Tuesday, March 09, 2010

Smile

Meyer Lemon Muffins

After I read this recipe from the Los Angeles Times, I couldn't believe I had never thought of trying its recipe trick before:  pureeing the lemons whole, using them as a fruit base the way one would use bananas in banana bread.  I knew it would guarantee a moist muffin packed with real lemony flavor.  What I didn't know is how delicious it would be, how it would last for days without turning into a sweetened greasy hockey puck, and how the Ceylon cinnamon would dance with the lemon.  I didn't know that the edges of the muffin would turn be browned, crunchy, and caramelly good; nor did I know that the spot under the lemon smile would stay pudding-y.

The recipe needed no futzing or fiddling to make it perfect, so I won't republish it below.  Instead, follow the link, follow the directions, and enjoy a perfect muffin.

11 comments:

Sarah Heller said...

i need these immediately! it's got my mouth watering...

Sarah said...

Oh boy I sure hope I get some more meyers this week! Where did you buy the Ceylon cinnamon?

karen said...

I too, made these last year when the recipe was originally published! They were yummy, though I felt like mine were a little extra oily... maybe buttery is a better word. And small. So small it was so easy to eat so many... at once.

Anonymous said...

How fantastic!

michelle said...

Those look good and there's so many Meyers left on my tree...

Christina said...

Sarah Heller: Easy peasy. You want me to send you some lemons? I've been meaning to for a while.

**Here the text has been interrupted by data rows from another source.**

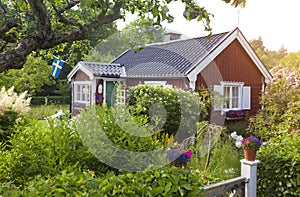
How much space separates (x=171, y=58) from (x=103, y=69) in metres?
3.46

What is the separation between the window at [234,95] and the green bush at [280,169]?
267 inches

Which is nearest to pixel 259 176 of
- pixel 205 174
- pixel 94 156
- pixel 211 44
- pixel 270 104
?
pixel 205 174

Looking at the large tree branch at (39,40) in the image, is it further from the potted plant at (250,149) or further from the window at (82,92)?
the window at (82,92)

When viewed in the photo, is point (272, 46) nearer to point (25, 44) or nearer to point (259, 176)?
point (259, 176)

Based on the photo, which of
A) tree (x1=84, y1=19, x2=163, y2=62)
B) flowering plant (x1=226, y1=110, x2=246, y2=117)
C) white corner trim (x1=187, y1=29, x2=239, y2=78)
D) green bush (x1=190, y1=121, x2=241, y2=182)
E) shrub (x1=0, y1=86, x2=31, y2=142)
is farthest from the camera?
flowering plant (x1=226, y1=110, x2=246, y2=117)

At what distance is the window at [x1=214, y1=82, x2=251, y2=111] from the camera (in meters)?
11.4

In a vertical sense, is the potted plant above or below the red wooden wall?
below

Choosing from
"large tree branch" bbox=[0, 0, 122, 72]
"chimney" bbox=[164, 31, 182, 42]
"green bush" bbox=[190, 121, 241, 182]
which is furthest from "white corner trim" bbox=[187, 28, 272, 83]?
"large tree branch" bbox=[0, 0, 122, 72]

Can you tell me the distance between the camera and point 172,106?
8758 millimetres

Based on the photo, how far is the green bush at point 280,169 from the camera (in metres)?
3.91

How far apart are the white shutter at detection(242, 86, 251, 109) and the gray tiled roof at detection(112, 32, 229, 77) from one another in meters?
2.60

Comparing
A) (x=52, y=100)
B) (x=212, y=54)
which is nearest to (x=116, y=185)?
(x=212, y=54)

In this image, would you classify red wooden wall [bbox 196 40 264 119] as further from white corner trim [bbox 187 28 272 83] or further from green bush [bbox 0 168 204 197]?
green bush [bbox 0 168 204 197]

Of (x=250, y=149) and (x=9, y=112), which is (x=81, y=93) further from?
(x=250, y=149)
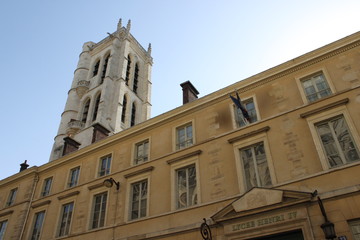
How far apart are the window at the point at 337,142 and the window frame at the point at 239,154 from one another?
1.63m

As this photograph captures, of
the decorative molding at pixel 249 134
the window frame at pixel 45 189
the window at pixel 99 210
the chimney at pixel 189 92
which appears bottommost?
the window at pixel 99 210

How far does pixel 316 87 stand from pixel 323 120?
1516 millimetres

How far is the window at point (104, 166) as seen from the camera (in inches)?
582

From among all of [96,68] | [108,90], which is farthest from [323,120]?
[96,68]

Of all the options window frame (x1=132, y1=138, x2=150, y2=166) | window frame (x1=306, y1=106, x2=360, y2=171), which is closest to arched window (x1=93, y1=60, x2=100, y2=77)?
window frame (x1=132, y1=138, x2=150, y2=166)

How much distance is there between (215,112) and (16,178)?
12.8 meters

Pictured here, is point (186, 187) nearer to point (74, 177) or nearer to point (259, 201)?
point (259, 201)

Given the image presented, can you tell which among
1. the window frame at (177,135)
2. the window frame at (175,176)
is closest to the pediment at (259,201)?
the window frame at (175,176)

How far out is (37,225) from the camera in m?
15.4

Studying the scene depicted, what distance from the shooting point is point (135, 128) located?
1470 cm

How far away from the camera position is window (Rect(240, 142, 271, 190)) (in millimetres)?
10047

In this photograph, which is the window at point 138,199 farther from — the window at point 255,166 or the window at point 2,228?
the window at point 2,228

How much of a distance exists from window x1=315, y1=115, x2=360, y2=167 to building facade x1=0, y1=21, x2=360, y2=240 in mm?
27

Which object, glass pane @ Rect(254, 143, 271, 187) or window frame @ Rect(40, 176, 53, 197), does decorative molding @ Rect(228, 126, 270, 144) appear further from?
window frame @ Rect(40, 176, 53, 197)
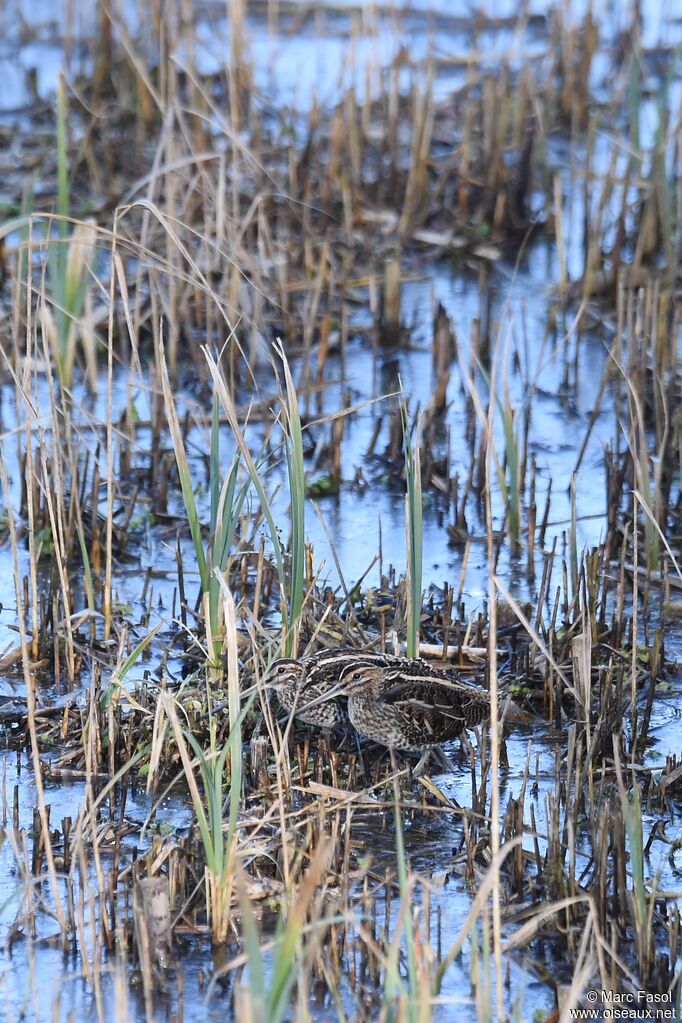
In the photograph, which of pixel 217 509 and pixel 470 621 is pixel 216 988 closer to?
pixel 217 509

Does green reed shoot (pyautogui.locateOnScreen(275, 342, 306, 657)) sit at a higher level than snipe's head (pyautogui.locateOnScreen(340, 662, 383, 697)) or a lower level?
higher

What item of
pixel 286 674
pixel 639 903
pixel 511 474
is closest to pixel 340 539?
pixel 511 474

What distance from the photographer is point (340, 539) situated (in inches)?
233

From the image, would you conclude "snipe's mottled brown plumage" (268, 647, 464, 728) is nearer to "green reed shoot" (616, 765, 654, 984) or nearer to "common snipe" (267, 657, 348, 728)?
"common snipe" (267, 657, 348, 728)

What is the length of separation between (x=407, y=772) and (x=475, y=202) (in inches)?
214

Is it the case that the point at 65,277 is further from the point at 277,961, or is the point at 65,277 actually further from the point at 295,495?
the point at 277,961

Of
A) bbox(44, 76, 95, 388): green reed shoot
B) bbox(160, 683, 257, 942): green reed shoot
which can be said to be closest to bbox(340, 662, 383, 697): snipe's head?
bbox(160, 683, 257, 942): green reed shoot

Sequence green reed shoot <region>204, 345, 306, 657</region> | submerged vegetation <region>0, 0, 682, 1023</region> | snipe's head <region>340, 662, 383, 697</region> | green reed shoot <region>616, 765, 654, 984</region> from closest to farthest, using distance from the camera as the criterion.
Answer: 1. green reed shoot <region>616, 765, 654, 984</region>
2. submerged vegetation <region>0, 0, 682, 1023</region>
3. green reed shoot <region>204, 345, 306, 657</region>
4. snipe's head <region>340, 662, 383, 697</region>

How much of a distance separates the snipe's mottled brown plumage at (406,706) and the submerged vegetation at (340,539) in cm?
10

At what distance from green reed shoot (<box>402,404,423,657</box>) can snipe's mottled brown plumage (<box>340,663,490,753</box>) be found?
0.24 meters

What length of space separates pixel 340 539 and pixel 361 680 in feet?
5.47

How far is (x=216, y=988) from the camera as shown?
11.2 ft

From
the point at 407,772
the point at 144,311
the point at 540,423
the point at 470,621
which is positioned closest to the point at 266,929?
the point at 407,772

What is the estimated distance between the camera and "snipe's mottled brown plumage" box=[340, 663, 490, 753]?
13.9 feet
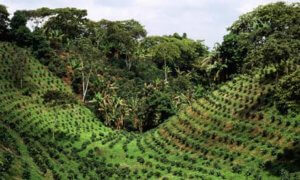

Sarah: Some friends surprised me with a baking collection from Penzey's that included both cassia and ceylon cinnomons. There is a marked difference in flavor between the two. I'm thinking of finding a place to buy vanilla beans in bulk. If such a thing is possible, would you want to go in on an order with me?

Karen: Hee hee! They're the size of muffin I grew up with, so I guess my mom always made small muffins! Recipe-wise, I don't find them to be terribly high in fat--there's less than a half tablespoon of butter per muffin, which is less than what some folks I know (er, my husband) spread on a piece of toast. I like their buttery flavor.

Maninas: Enjoy!

Unknown said...

I am addicted to lemons. These look lovely. I preserved two jars of meyer lemons this year and use them in everything..well, the rinds.

Thanks for posting this..I am on it!

Christina said...

Mel: Enjoy!

Shaheen said...

A little bit of zing in my breakfast muffin. Yum. Thank you for sharing.

Beach Bum said...

I just saw this recipe, and made it with ordinary lemons ('cause I didn't have any Meyer ones). The muffins were fantastic, although the slice of lemon on top was a bit sour.

Thanks for posting.

Christina said...

Mangocheeks: You're welcome!

Beach Bum: I'm glad you mostly enjoyed the muffins, though I'm disappointed that you found the slice too sour. Perhaps when working with Eureka or Lisbon lemons, it might be a good idea to simmer the slices in sugar syrup before placing them on top.